* start Rows *

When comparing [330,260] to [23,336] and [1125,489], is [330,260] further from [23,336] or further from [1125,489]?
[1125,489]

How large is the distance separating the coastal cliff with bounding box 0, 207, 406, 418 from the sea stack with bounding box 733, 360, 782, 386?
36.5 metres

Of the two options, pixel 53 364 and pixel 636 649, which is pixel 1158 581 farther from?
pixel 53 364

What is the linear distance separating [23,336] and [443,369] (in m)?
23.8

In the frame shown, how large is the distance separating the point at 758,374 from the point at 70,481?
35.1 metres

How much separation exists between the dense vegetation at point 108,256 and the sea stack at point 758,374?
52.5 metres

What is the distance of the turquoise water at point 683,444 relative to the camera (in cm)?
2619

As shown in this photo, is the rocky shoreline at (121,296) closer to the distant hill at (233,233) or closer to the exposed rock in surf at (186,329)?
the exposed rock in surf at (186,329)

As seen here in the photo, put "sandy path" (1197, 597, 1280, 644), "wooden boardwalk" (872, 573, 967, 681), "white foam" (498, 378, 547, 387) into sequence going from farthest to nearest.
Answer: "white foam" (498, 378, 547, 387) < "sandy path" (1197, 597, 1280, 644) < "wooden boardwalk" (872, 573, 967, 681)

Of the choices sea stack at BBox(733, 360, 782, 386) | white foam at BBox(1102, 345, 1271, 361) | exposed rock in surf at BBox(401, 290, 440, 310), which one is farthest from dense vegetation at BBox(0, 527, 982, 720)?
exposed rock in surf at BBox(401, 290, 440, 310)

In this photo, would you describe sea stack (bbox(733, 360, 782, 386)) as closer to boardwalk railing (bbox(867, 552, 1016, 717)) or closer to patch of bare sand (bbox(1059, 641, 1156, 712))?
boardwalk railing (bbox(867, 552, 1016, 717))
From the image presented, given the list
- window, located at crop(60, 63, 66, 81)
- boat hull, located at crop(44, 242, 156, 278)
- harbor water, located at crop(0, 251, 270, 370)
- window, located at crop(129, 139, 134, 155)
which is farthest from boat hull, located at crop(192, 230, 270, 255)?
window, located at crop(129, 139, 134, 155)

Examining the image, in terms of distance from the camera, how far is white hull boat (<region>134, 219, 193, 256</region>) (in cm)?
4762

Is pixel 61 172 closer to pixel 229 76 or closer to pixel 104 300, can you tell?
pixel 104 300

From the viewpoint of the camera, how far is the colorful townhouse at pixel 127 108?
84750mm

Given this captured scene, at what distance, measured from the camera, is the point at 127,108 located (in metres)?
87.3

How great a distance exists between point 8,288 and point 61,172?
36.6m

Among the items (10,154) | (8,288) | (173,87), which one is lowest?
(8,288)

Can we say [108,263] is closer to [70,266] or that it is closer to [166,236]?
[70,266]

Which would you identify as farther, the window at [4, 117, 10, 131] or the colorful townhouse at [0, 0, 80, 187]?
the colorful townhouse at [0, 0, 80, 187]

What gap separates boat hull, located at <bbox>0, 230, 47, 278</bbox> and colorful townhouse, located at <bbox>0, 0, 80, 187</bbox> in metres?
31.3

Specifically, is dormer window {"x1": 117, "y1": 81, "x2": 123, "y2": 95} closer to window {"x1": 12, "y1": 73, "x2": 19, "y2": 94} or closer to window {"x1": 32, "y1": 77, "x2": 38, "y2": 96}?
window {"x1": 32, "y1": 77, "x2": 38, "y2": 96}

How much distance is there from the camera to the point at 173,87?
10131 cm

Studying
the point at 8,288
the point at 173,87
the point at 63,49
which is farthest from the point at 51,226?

* end Rows *

- _Objective_:
Turn all of the material above into a numbered list and leave out the blank lines.

- _Exercise response_:
1. When comparing [330,260] to [23,336] and [1125,489], is [330,260] further from [23,336] or further from [1125,489]?
2. [1125,489]
3. How large is the distance separating the coastal cliff with bounding box 0, 207, 406, 418 from the sea stack with bounding box 733, 360, 782, 386?
4. 36.5 metres
5. Of the two options, pixel 53 364 and pixel 636 649, which is pixel 1158 581 farther from?
6. pixel 53 364
7. What is the linear distance separating [23,336] and [443,369] (in m)?
8. 23.8
9. In the frame shown, how large is the distance separating the point at 758,374 from the point at 70,481?
10. 35.1 metres
11. How much separation exists between the dense vegetation at point 108,256 and the sea stack at point 758,374?
12. 52.5 metres
13. What is the distance of the turquoise water at point 683,444 relative to the camera (in cm)?
14. 2619
15. As shown in this photo, is the rocky shoreline at (121,296) closer to the distant hill at (233,233) or closer to the exposed rock in surf at (186,329)?
16. the exposed rock in surf at (186,329)
17. As seen here in the photo, put "sandy path" (1197, 597, 1280, 644), "wooden boardwalk" (872, 573, 967, 681), "white foam" (498, 378, 547, 387) into sequence going from farthest to nearest.
18. Answer: "white foam" (498, 378, 547, 387) < "sandy path" (1197, 597, 1280, 644) < "wooden boardwalk" (872, 573, 967, 681)
19. Of the choices sea stack at BBox(733, 360, 782, 386) | white foam at BBox(1102, 345, 1271, 361) | exposed rock in surf at BBox(401, 290, 440, 310), which one is farthest from dense vegetation at BBox(0, 527, 982, 720)?
20. exposed rock in surf at BBox(401, 290, 440, 310)
21. In this photo, would you describe sea stack (bbox(733, 360, 782, 386)) as closer to boardwalk railing (bbox(867, 552, 1016, 717)) or closer to patch of bare sand (bbox(1059, 641, 1156, 712))?
22. boardwalk railing (bbox(867, 552, 1016, 717))
23. From the image presented, given the list
24. - window, located at crop(60, 63, 66, 81)
25. - boat hull, located at crop(44, 242, 156, 278)
26. - harbor water, located at crop(0, 251, 270, 370)
27. - window, located at crop(129, 139, 134, 155)
28. which is farthest from boat hull, located at crop(192, 230, 270, 255)?
29. window, located at crop(129, 139, 134, 155)
30. Examining the image, in terms of distance from the camera, how far is white hull boat (<region>134, 219, 193, 256</region>) (in cm)?
31. 4762
32. Is pixel 61 172 closer to pixel 229 76 or closer to pixel 104 300, can you tell?
33. pixel 104 300
34. From the viewpoint of the camera, how far is the colorful townhouse at pixel 127 108?
35. 84750mm
36. Given this captured scene, at what distance, measured from the camera, is the point at 127,108 located (in metres)?
37. 87.3
38. How great a distance exists between point 8,288 and point 61,172?
39. 36.6m
40. Among the items (10,154) | (8,288) | (173,87), which one is lowest?
41. (8,288)
42. Can we say [108,263] is closer to [70,266] or that it is closer to [166,236]?
43. [70,266]
44. Which would you identify as farther, the window at [4, 117, 10, 131] or the colorful townhouse at [0, 0, 80, 187]?
45. the colorful townhouse at [0, 0, 80, 187]
46. What gap separates boat hull, located at <bbox>0, 230, 47, 278</bbox> and colorful townhouse, located at <bbox>0, 0, 80, 187</bbox> in metres?
47. 31.3
48. Specifically, is dormer window {"x1": 117, "y1": 81, "x2": 123, "y2": 95} closer to window {"x1": 12, "y1": 73, "x2": 19, "y2": 94} or closer to window {"x1": 32, "y1": 77, "x2": 38, "y2": 96}?
49. window {"x1": 32, "y1": 77, "x2": 38, "y2": 96}
50. How much distance is there from the camera to the point at 173,87?
51. 10131 cm
52. Studying
53. the point at 8,288
54. the point at 173,87
55. the point at 63,49
56. which is farthest from the point at 51,226?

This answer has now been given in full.